Mais les deux partis ont des positions inconciliables sur plusieurs sujets. Pour l’ANC, ses politiques de discrimination positive de la population noire dans l’économie, censées corriger les inégalités héritées de l’apartheid, sont «non négociables», alors que beaucoup estiment que le DA favorise les intérêts de la minorité blanche et de la classe moyenne, au détriment des plus pauvres. «Il y a aussi des divergences majeures sur les questions de politique internationale», souligne l’analyste Hlengiwe Ndlovu, qui mentionne les conflits à Gaza et en Ukraine.

Ramaphosa sous pression

De l’autre côté de l’échiquier politique, se trouvent deux partis de la gauche populiste qui font trembler les milieux des affaires et les investisseurs : les Combattants pour la liberté économique (EFF) de Julius Malema et le MK de Jacob Zuma. Tous deux prônent la confiscation des terres des fermiers blancs sans compensation et la nationalisation des mines. Julius Malema, le «commandant en chef» de l’EFF qui lorgne le poste de vice-président, a déclaré que son parti, qui a obtenu 9,5 % des voix, était prêt à discuter avec l’ANC. Le MK pose, lui, une condition préalable à tous pourparlers : la démission de Cyril Ramaphosa.

Après avoir mené l’ANC à sa pire performance électorale, le président sud-africain est sous pression et fragilisé, y compris au sein de son parti dont les rivalités et divisions internes risquent d’éclater au grand jour. Une coalition, menacée de s’effondrer au moindre désaccord, pourrait aussi entraîner une instabilité.

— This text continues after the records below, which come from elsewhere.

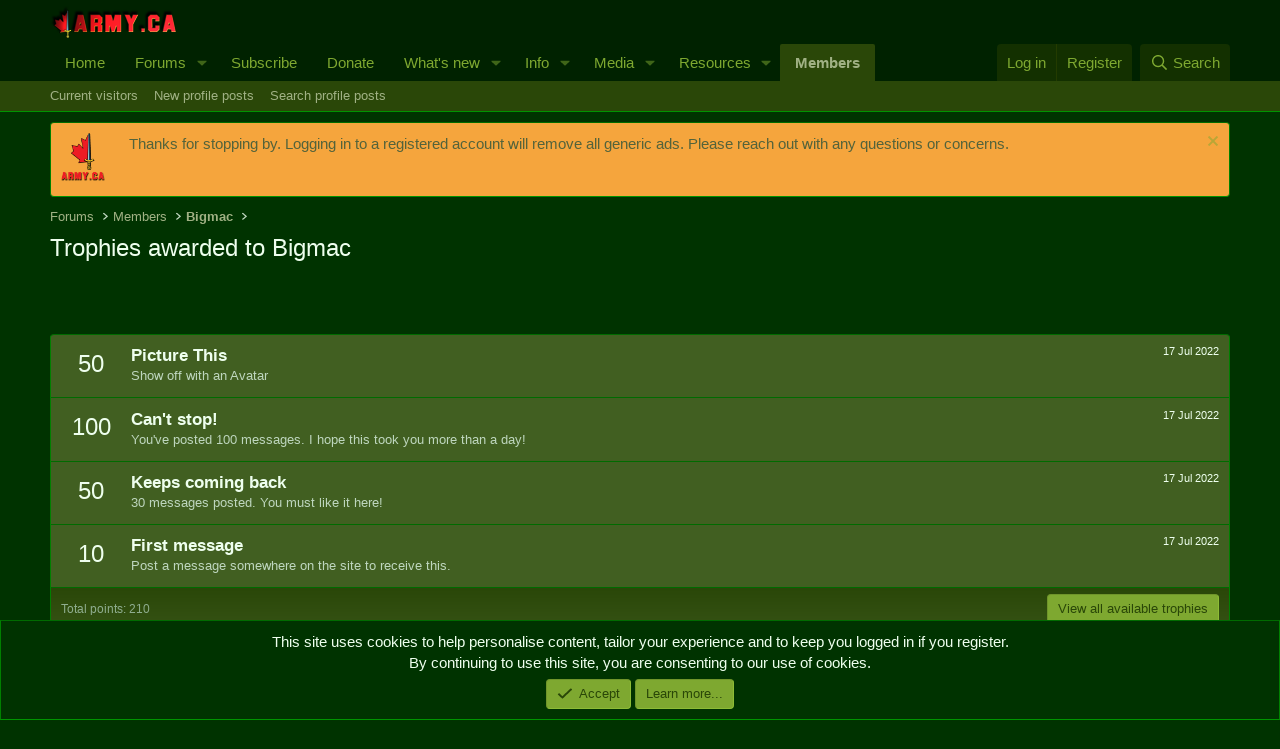

--- FILE ---
content_type: text/html; charset=utf-8
request_url: https://www.google.com/recaptcha/api2/aframe
body_size: 266
content:
<!DOCTYPE HTML><html><head><meta http-equiv="content-type" content="text/html; charset=UTF-8"></head><body><script nonce="-f1wiFDa7MARM1HxTDLdsg">/** Anti-fraud and anti-abuse applications only. See google.com/recaptcha */ try{var clients={'sodar':'https://pagead2.googlesyndication.com/pagead/sodar?'};window.addEventListener("message",function(a){try{if(a.source===window.parent){var b=JSON.parse(a.data);var c=clients[b['id']];if(c){var d=document.createElement('img');d.src=c+b['params']+'&rc='+(localStorage.getItem("rc::a")?sessionStorage.getItem("rc::b"):"");window.document.body.appendChild(d);sessionStorage.setItem("rc::e",parseInt(sessionStorage.getItem("rc::e")||0)+1);localStorage.setItem("rc::h",'1767695088757');}}}catch(b){}});window.parent.postMessage("_grecaptcha_ready", "*");}catch(b){}</script></body></html>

La proclamation officielle des résultats doit se faire ce dimanche soir. Jacob Zuma a menacé la Commission électorale de «problèmes» et de «colère» de ses partisans, si cette annonce avait lieu avant que toutes les contestations – dont celles déposées par son parti – concernant les résultats aient été résolues. La Constitution stipule que le Parlement dispose ensuite de deux semaines pour siéger et élire un nouveau président.